ESERCIZI PROPOSTI:
1 - Riscrivi sotto forma di elenco, in modo più breve, il paragrafo del brano che inizia con "Uno è la necessità", conservandone i fatti principali.
2 - In quale anno, secondo il brano, fu fatta la presentazione alla Knesset?
3 - Indica se ciascuna affermazione concorda con il brano, rispondendo sì o no e citando le parole del testo che lo stabiliscono: (a) la Lega Araba permette ai palestinesi di acquisire la cittadinanza nei paesi di residenza; (b) la presentazione citata fu fatta alla Knesset; (c) il muro di cui si parla è alto dieci metri.

Uno è la necessità di una pressione politica nei confronti delle nazioni arabe per fermare l’opposizione alla diaspora palestinese nei paesi arabi. Come è noto, la Lega Araba si rifiuta di permettere ai palestinesi di acquisire la cittadinanza nei loro paesi di residenza nel mondo arabo. Una volta, il portavoce della Lega dichiarò, “Se dovessimo concedergli la cittadinanza non avrebbero alcuna ragione di andare in Palestina”. Questo è il punto. Il secondo è la dissoluzione dell’UNRWA. Nel 2008 feci una presentazione alla Knesset durante la quale suggerì fermamente che Israele si impegnasse per la dissoluzione dell’UNRWA in quanto il suo scopo è quello di perpetuare il mito dello statuto di rifugiato palestinese il quale crea una forte pressione su Israele affinché riconosca uno stato palestinese. Provi a immaginare cosa accadrebbe nel caso in cui fosse creato uno stato palestinese, se la diaspora palestinese venisse immessa al suo interno di propria sponte o attraverso l’espulsione forzata da parte degli stati arabi. Sarebbe una situazione completamente ingestibile per Israele a livello infrastrutturale. Un quantitativo massiccio di palestinesi destituiti separati dal prospero Israele da una barriera o da un muro di dieci centimetri. Sarebbe un disastro totale.

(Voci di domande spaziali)
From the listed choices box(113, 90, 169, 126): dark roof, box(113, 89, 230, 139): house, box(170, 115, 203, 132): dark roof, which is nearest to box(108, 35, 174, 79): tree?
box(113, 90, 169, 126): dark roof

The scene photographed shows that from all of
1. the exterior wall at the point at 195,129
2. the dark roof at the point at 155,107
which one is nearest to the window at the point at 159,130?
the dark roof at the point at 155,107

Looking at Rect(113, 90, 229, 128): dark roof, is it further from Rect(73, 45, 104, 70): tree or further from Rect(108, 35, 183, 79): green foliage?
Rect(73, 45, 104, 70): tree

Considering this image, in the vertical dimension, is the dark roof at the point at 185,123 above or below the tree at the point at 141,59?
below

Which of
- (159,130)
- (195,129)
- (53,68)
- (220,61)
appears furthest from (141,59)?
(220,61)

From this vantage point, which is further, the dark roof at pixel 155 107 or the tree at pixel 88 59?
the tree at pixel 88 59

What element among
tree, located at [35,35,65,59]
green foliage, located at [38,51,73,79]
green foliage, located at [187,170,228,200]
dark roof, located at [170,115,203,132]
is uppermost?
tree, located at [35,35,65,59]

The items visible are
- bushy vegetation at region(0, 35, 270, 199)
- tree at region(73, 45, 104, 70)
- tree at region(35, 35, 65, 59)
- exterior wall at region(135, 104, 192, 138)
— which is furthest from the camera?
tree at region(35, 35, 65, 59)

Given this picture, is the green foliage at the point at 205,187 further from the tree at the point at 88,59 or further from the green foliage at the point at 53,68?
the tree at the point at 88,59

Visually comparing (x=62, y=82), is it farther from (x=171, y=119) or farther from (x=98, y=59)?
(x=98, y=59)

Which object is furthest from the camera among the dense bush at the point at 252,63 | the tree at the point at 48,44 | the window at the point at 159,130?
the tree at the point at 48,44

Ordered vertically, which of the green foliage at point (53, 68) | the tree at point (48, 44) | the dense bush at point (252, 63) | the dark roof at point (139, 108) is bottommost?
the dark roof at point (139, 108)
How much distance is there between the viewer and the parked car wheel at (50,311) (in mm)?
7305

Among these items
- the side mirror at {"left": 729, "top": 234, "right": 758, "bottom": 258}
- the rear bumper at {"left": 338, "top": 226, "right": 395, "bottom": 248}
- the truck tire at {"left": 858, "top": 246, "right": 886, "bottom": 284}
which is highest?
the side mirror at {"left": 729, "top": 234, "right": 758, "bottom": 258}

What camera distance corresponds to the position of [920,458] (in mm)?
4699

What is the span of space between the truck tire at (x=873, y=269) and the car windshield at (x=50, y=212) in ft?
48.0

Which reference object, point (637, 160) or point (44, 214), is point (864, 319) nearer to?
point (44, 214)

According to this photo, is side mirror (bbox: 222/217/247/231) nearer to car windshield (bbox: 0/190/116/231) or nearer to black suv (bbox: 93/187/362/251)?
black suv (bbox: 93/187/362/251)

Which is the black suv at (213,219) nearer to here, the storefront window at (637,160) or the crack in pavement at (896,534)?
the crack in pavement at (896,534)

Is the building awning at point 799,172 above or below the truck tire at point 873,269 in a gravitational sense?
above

SOLUZIONI DEGLI ESERCIZI:
1 -
- Primo punto: serve una pressione politica sulle nazioni arabe perché smettano di opporsi alla diaspora palestinese nei paesi arabi.
- La Lega Araba rifiuta la cittadinanza ai palestinesi nei loro paesi di residenza. Un suo portavoce dichiarò che con la cittadinanza non avrebbero alcuna ragione di andare in Palestina.
- Secondo punto: la dissoluzione dell'UNRWA. Nel 2008, in una presentazione alla Knesset, fu suggerito con fermezza che Israele si impegnasse in tal senso. Il motivo indicato è che lo scopo dell'UNRWA è perpetuare il mito dello statuto di rifugiato palestinese, che spinge Israele a riconoscere uno stato palestinese.
- Se nascesse uno stato palestinese e vi entrasse la diaspora, spontaneamente o per espulsione forzata dagli stati arabi, la situazione sarebbe ingestibile per Israele a livello infrastrutturale. Una massa di palestinesi destituiti sarebbe separata dal prospero Israele solo da una barriera o da un muro di dieci centimetri: un disastro totale.

2 - Nel 2008.

3 -
(a) No: "la Lega Araba si rifiuta di permettere ai palestinesi di acquisire la cittadinanza nei loro paesi di residenza nel mondo arabo".
(b) Sì: "Nel 2008 feci una presentazione alla Knesset".
(c) No: "da una barriera o da un muro di dieci centimetri".